De acordo com a ação, o Banco do Brasil concedeu, em dezembro de 2020, mais de R$ 320 mil em crédito para custeio pecuário no imóvel. O MPF sustenta que a operação contribuiu para financiar exploração econômica em território indígena protegido.
Caso a indenização seja determinada pela Justiça, o órgão solicita que o valor seja destinado a projetos de proteção e fiscalização da Terra Indígena Rio Omerê.
Investigação começou após denúncia
A apuração teve início a partir de uma denúncia técnica apresentada pelo Greenpeace Brasil. Por meio de dados de georreferenciamento, a organização identificou que 58,3% do imóvel rural beneficiado pelo financiamento estava sobreposto ao território indígena.
As informações foram posteriormente cruzadas com dados do Banco Central, revelando a existência da operação de crédito rural.
Segundo o MPF, ao responder aos questionamentos durante a investigação, o Banco do Brasil reconheceu que seu sistema de verificação geoespacial não identificou a sobreposição com a terra indígena no momento da contratação.
Para o Ministério Público, a situação caracteriza uma possível “cegueira deliberada”, uma vez que o banco já dispunha de ferramentas tecnológicas de controle desde 2019. O órgão também argumenta que o financiamento permaneceu ativo mesmo diante de normas que impediam a concessão de crédito para exploração econômica em terras indígenas.
MPF aponta banco como poluidor indireto
Na ação, o MPF sustenta que o Banco do Brasil deve ser responsabilizado como poluidor indireto por ter disponibilizado recursos para uma atividade que teria contribuído para a degradação ambiental e social dentro do território protegido.
O órgão destaca ainda a vulnerabilidade dos povos Akuntsu e Kanoê, que vivem na Terra Indígena Rio Omerê. Os grupos são de recente contato com não indígenas e sobreviventes de episódios de violência registrados durante a expansão da fronteira agrícola em Rondônia nas décadas de 1970 e 1980. O contato oficial realizado pela Fundação Nacional dos Povos Indígenas (Funai) ocorreu em 1995.
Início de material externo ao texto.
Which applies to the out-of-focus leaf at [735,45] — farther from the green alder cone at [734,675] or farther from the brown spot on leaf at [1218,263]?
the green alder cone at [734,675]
Segundo o MPF, a subsistência dessas comunidades depende principalmente da caça, pesca e coleta, atividades afetadas pela pressão e degradação ambiental no entorno do território.
Pressão sobre território
O Ministério Público também cita outros episódios envolvendo a exploração da área. Em um deles, a Funai obteve decisão liminar para suspender uma licença ambiental que autorizava a exploração de mais de 17 mil metros cúbicos de madeira nativa dentro da terra indígena.
A Secretaria de Estado do Desenvolvimento Ambiental de Rondônia (Sedam) também teria confirmado ao MPF irregularidades no Cadastro Ambiental Rural (CAR) relacionado à propriedade. O cadastro foi cancelado em junho de 2022 devido à sobreposição com a Terra Indígena Rio Omerê, território homologado desde 2006.
A ação tramita na Justiça Federal sob o número 1002796-78.2026.4.01.4103.